## Yapılacak işlemler:
1. İzmir 8. İdare Mahkemesine sunulan itiraz dilekçesinde davalı olarak hangi kurum gösterilmiştir?
2. İtiraz dilekçesindeki "Bu gün 8. İdare" sözlerinden "KANITLARLA ÇÜRÜTÜLMESİ HK." sözlerine kadar olan bölümü aynen yazın.
3. İzmir 8. İdare Mahkemesine verilen itiraz dilekçesini kaldığı yerden sürdürerek yazın.

---- Alıntı

Bu gün 8. İdare mahkemesine teslim ettiğim itiraz;
T.C. İZMİR 8.İDARE MAHKEMESİ BAŞKANLIĞINA
DOSYA NUMARASI : (2024/1409) E.
DAVACI : TEMİZ İZMİR DERNEĞİ (BAŞKANI NİVENT KURTULUŞ)
DAVALI : T.C. KÜLTÜR VE TURİZM BAKANLIĞI
VEKİLLERİ : Av.Ahmet Burak KARA, Av. Şeyda ULUDAĞ
KONU : “DAVALININ MAHKEMEYE SUNDUĞU BİLİRKİŞİ RAPORUNA İTİRAZ DİLEKÇESİNDE” BELİRTİLEN BAZI HUSUSLARIN, SOMUT KANITLARLA ÇÜRÜTÜLMESİ HK.
AÇIKLAMALARIMIZ
1)-Davalı dilekçesinde 13.10.1992-21374 tarihli R.G.’de yayınlanan Kıyı Kanunu Uygulama Yönetmeliğinin sahil şeridinin belirlenmesine ilişkin 16.maddesinin b ve c bentlerinde geçen “kısmî yapılaşma” kavramının aynı tebliğin 4. madde a bendinde geçen tanımı şöyledir:
“KISMİ YAPILAŞMA
4.m/a)-Belediye ve mücavir alan sınırları içinde ve dışında; 11 Temmuz 1992 TARİHİNDEN ÖNCE belirli bir kullanım amacına yönelik olarak onaylanmış 1/1000 ölçekli mevzii imar planlarının kıyı kenar çizgisinden itibaren kara yönünde 100 metrelik kesim içerisindeki imar adalarında;
üzerinde yapıldığı tarihte yürürlükte bulunan plan ve mevzuata uygun olarak tamamlanmış yapılar
ile
ruhsat alınarak en az subasman seviyesinde inşaatı tamamlanmış yapıların
bulunduğu parsellerin sayısının veya kullanılan toplam taban alanının
imar adasındaki
toplam parsel sayısının veya toplam alanının yüzde ellisinden FAZLA OLMASI durumudur.” (KKU Yönetmeliği 4.m/a bendi)

--------
---- Veri kümesi kesiti

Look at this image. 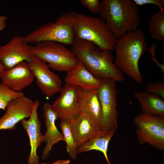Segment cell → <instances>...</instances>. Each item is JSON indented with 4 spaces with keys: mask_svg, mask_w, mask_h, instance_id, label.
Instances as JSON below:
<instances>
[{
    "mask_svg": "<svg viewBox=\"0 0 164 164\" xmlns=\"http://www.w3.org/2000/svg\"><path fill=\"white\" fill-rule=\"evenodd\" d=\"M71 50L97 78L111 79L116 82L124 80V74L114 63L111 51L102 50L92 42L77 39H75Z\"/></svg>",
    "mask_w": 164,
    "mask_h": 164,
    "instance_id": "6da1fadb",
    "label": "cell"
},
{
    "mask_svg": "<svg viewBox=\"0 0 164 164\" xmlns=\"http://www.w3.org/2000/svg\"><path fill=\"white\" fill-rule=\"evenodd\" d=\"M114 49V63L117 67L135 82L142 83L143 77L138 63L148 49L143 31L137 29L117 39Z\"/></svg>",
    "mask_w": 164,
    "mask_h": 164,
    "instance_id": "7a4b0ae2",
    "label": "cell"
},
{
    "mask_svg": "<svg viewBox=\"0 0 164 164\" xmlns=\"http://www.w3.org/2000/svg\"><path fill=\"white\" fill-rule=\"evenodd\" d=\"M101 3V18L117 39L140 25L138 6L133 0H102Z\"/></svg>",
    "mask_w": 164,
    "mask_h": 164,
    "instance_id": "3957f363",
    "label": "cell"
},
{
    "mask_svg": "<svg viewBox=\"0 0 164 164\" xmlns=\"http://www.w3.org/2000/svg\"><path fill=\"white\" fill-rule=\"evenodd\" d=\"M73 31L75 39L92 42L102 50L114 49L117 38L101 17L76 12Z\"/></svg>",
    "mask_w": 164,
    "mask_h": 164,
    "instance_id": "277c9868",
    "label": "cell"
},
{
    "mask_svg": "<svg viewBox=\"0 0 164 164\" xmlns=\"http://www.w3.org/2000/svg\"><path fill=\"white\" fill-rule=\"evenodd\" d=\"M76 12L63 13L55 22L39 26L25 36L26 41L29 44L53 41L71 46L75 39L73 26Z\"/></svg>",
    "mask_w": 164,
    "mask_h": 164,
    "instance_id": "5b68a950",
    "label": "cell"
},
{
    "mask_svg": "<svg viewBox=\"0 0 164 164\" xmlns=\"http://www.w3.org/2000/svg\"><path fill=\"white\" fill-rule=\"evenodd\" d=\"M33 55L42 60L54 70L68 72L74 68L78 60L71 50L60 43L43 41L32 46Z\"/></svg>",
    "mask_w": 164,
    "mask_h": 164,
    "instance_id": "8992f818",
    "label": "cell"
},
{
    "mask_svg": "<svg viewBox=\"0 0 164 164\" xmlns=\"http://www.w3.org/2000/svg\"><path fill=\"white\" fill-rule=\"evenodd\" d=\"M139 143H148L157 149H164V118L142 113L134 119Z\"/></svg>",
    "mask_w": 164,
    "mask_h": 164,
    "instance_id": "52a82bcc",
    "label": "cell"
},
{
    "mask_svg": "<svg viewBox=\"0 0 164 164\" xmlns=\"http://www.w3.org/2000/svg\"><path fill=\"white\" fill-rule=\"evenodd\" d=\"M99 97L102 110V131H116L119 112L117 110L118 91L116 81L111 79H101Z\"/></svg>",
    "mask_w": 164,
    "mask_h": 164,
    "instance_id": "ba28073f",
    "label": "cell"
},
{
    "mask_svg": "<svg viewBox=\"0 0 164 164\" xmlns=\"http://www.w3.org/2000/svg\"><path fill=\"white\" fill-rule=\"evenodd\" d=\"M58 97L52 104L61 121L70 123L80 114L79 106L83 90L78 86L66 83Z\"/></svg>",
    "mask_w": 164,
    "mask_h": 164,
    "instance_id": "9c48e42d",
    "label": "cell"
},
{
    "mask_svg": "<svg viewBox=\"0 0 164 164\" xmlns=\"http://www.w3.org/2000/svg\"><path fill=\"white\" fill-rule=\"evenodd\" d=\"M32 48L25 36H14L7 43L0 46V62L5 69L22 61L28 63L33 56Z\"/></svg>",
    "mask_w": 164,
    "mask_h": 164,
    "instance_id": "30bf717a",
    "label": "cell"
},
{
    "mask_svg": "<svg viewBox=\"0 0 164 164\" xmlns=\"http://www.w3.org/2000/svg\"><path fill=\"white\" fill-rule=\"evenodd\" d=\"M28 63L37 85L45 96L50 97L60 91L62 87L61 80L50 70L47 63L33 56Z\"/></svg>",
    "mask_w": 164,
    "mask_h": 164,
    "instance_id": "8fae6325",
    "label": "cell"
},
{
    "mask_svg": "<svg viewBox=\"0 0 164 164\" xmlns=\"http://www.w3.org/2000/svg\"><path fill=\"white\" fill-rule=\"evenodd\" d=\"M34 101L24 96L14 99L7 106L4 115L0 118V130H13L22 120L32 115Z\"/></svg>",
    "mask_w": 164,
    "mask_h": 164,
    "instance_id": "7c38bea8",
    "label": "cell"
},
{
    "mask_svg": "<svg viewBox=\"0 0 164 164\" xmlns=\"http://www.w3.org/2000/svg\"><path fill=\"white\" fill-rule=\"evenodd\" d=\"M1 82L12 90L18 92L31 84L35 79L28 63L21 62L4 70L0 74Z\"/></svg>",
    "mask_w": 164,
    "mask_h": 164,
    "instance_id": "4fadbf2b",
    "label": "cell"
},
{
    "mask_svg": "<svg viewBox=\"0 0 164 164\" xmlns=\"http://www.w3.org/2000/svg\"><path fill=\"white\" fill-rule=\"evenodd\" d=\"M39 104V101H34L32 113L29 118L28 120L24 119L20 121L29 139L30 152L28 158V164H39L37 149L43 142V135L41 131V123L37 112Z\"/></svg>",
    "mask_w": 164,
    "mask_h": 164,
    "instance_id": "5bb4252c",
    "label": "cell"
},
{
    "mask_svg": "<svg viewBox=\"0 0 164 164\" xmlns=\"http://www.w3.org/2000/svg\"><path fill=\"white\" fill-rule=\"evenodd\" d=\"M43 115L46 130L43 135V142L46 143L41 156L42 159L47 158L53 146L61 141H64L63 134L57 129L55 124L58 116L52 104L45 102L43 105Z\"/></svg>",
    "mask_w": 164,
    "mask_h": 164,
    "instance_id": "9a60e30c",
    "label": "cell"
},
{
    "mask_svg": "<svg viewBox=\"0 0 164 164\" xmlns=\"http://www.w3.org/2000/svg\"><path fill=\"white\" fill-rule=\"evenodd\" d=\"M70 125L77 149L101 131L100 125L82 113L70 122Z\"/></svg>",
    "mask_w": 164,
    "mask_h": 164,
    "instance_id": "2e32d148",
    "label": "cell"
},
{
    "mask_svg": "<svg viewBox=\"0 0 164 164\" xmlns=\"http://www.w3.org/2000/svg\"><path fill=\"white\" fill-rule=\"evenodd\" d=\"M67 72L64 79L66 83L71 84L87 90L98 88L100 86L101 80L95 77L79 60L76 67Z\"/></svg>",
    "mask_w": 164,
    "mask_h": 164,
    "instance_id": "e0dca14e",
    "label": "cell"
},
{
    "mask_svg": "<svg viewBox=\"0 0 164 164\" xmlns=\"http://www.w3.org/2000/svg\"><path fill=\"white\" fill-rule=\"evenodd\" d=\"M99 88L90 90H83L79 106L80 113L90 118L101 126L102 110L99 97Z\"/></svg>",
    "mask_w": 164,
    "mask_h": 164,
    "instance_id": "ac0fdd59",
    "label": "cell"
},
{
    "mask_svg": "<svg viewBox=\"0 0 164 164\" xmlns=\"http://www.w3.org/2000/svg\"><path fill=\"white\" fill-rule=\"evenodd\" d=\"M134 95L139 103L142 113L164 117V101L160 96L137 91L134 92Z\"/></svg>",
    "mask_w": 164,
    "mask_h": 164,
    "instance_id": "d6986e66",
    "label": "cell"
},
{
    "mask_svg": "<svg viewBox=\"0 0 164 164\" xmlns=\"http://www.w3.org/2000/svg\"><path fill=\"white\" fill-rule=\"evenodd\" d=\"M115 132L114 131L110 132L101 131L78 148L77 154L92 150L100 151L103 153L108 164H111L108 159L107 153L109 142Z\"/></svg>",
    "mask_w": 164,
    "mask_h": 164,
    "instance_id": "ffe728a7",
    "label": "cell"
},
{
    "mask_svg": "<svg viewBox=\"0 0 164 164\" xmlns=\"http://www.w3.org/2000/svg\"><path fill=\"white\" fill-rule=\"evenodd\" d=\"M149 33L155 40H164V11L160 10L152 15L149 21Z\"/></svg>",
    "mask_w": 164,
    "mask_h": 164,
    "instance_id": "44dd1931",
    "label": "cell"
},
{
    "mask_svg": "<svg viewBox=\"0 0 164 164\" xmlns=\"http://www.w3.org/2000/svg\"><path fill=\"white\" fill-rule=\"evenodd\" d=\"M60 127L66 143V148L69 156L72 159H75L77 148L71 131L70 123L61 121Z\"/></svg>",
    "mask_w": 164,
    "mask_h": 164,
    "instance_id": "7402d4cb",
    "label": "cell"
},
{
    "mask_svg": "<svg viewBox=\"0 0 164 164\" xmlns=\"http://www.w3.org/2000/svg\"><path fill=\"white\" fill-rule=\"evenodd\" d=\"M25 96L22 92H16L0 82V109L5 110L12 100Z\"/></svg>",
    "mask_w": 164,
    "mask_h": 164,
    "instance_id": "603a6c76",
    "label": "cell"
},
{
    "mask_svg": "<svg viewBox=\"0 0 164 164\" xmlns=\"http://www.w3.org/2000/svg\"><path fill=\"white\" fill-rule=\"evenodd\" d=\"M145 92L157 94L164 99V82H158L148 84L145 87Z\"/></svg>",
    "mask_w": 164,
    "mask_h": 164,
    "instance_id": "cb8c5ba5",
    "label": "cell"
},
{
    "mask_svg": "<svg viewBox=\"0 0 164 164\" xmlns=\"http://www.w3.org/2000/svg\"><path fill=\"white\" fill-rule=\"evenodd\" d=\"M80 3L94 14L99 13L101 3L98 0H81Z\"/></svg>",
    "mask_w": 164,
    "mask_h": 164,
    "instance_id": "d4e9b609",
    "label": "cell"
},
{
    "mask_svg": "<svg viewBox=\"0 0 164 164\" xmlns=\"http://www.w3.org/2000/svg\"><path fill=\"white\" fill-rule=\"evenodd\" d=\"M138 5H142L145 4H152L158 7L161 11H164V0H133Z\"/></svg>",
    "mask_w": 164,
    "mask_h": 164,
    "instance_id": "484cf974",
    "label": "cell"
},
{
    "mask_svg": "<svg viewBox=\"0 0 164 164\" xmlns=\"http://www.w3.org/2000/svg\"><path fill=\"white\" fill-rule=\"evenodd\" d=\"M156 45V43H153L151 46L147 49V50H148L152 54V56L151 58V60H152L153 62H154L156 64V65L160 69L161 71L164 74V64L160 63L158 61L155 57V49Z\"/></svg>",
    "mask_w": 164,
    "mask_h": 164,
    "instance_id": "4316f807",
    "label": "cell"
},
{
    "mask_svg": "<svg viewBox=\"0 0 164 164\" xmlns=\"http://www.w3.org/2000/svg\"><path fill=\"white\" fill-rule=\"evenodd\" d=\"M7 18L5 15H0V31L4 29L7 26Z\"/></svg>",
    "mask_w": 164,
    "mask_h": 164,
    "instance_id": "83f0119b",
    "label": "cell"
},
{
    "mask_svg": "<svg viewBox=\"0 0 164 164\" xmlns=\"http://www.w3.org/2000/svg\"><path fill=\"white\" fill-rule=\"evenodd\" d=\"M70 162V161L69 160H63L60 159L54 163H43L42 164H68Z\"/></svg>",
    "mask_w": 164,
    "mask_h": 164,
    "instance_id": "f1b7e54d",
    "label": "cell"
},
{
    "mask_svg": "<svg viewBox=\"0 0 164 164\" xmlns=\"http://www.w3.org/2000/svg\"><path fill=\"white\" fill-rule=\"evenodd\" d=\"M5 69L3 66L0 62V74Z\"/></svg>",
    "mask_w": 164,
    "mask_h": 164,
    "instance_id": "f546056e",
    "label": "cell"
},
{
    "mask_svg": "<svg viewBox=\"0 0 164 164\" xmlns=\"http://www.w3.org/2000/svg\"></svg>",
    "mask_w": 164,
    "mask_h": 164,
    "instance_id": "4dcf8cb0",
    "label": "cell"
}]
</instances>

--------

## Görev yanıtları:
1. T.C. Kültür ve Turizm Bakanlığı.

2.
Bu gün 8. İdare mahkemesine teslim ettiğim itiraz;
T.C. İZMİR 8.İDARE MAHKEMESİ BAŞKANLIĞINA
DOSYA NUMARASI : (2024/1409) E.
DAVACI : TEMİZ İZMİR DERNEĞİ (BAŞKANI NİVENT KURTULUŞ)
DAVALI : T.C. KÜLTÜR VE TURİZM BAKANLIĞI
VEKİLLERİ : Av.Ahmet Burak KARA, Av. Şeyda ULUDAĞ
KONU : “DAVALININ MAHKEMEYE SUNDUĞU BİLİRKİŞİ RAPORUNA İTİRAZ DİLEKÇESİNDE” BELİRTİLEN BAZI HUSUSLARIN, SOMUT KANITLARLA ÇÜRÜTÜLMESİ HK.

3.
Kısmî Yapılaşma tanımının uygulanma koşulları son derece açıktır.
1.Koşul : 11.Temmuz 1992 tarihinden önce bitmiş ve/veya subasman seviyesi tamamlanmış yapılar, dikkate alınır.
2.Koşul : Kısmi yapılaşma hükmünün uygulanabilmesi için bitmiş ve/veya subasmanı seviyesinde tamamlanmış (yani, temel üstü vizesi almış) yapıların toplamının, toplam parsel sayısı veya toplam taban alanın YÜZDE ELLİSİNİ GEÇMİŞ OLMASI gerekir.
Kıyı Kanunu Uygulama Yönetmeliğinde sahil şeridinin belirlenmesi işleminin hükümleri ise şöyledir:
“Sahil Şeridinin Belirlenmesi
Sahil Şeridinin belirlenmesinde aşağıdaki esaslara uyulur.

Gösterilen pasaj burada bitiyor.